- **Given passage**:
┄┄┄┄┄┄┄┄┄┄

Intro to Git

What is Git?

Git is…

  • A distributed version control system
  • Used to allow multiple people to collaborate on the same code
  • Also useful for managing your own code and larger projects

Applications for language researchers?

  • Coauthoring papers
  • Working on R scripts or other code
  • Sharing code with others (via github or bitbucket)
  • Managing large projects like a dissertation, thesis, or article

What does Git do?

  • Git repositories store the history of files contained in it
  • Changes to files are tracked and can also be undone
  • Also allows for multiple branches which store multiple versions of the same file (production versions vs development versions vs experimental approaches or various draft verions)
  • Git stores this information locally but can also save it remotely on github or other platforms
  • Mainly accessed through terminal or command line

How do we use Git?

The Basic Local Git Workflow

  1. Create Git repository
  2. Add files so that Git tracks them (staging files)
  3. After done editing commit changes (committing files)

Git config

Basic Git configuration if haven’t done so already

# configure the user which will be used by Git
# this should be not an acronym but your full name
git config --global user.name "Firstname Lastname"

# configure the email address
git config --global user.email "your.email@example.org"

Creating a Git Repository

  • Create a folder for the project (or use an existing one)
  • Navigate via terminal/command line to that folder
  • Then run git init
cd ~/Desktop/sample_git
git init
## sh: line 0: cd: /Users/brad_rentz/Desktop/sample_git: No such file or directory
## Reinitialized existing Git repository in /Users/brad_rentz/Documents/UH/rentzb.github.io/content/post/.git/

Check Git Status

  • Now that the repository is created we can check the status of the repository
  • You can run this at any point too
cd ~/Desktop/sample_git
git status
## sh: line 0: cd: /Users/brad_rentz/Desktop/sample_git: No such file or directory
## On branch master
## 
## No commits yet
## 
## Untracked files:
##   (use "git add <file>..." to include in what will be committed)

┄┄┄┄┄┄┄┄┄┄

- **Requirements**:
1) In the Git introduction, which command is run inside the project folder to create a repository?
2) Decide whether each statement agrees with the Git introduction. Answer yes or no for each, and quote the words that decide it.
(a) Git is a centralized version control system.
(b) Changes to files can be undone in Git.
(c) Git is mainly accessed through a graphical interface.
3) Write the next part of the Git introduction, picking up from its final line.

Items from a data source
┄┄┄┄┄┄┄┄┄┄

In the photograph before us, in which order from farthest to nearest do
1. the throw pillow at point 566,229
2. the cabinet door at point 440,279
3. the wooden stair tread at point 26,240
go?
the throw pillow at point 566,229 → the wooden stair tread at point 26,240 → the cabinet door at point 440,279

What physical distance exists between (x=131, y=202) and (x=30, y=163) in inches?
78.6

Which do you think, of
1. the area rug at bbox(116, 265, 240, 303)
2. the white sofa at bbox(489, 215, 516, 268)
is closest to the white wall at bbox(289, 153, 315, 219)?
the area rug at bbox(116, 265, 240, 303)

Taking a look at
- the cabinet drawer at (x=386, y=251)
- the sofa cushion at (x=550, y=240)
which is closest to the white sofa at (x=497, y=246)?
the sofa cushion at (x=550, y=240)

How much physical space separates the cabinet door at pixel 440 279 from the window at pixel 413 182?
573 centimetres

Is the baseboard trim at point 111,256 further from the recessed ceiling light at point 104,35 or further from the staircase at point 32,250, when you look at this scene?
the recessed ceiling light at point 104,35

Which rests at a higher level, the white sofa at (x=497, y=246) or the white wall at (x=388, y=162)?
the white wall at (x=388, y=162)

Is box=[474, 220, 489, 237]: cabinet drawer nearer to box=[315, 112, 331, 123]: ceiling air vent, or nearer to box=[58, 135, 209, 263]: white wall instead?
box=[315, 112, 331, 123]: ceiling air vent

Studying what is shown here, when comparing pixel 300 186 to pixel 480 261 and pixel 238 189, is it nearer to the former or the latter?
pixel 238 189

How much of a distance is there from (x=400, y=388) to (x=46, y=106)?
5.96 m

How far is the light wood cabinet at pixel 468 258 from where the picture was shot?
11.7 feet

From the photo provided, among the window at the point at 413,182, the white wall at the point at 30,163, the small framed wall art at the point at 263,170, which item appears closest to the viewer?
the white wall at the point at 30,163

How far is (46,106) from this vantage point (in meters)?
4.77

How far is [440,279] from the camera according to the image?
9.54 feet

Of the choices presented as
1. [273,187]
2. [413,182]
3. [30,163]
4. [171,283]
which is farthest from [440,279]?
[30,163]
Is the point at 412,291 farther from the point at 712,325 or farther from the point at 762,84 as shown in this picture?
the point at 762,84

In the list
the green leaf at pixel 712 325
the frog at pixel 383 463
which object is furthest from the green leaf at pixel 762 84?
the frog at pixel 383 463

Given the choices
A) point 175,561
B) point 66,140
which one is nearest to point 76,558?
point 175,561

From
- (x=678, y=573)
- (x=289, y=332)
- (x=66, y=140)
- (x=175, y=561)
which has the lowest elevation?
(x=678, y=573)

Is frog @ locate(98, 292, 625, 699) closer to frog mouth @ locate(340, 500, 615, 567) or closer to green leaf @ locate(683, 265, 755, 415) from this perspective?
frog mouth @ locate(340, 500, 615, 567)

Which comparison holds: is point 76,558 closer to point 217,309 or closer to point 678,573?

┄┄┄┄┄┄┄┄┄┄

- **Expected outputs**:
1) git init

2)
(a) No: "A distributed version control system"
(b) Yes: "Changes to files are tracked and can also be undone"
(c) No: "Mainly accessed through terminal or command line"

3)
## 
##  .Rhistory
##  12.jpg
##  2018-02-08-cluster-analysis.Rmd
##  2018-02-08-cluster-analysis.html
##  2018-02-08-cluster-analysis_files/
##  _index.md
##  ca.Rmd
##  ca.html
##  ca_files/
##  cluster.Rmd
##  cluster.html
##  cluster_files/
##  clustering.html
##  demos.csv
##  domains.csv
##  explore.png
##  git.Rmd
##  git.html
##  intro_bayesian_pdf.Rmd
##  intro_bayesian_pdf.html
##  intro_bayesian_pdf_cache/
##  intro_bayesian_pdf_files/
##  messy_data.csv
##  r_markdown_intro.Rmd
##  r_markdown_intro.html
##  r_markdown_intro_files/
##  t_d_vot.csv
##  tidy_data_handout.Rmd
##  tidy_data_handout.html
##  waterfall.png
## 
## nothing added to commit but untracked files present (use "git add" to track)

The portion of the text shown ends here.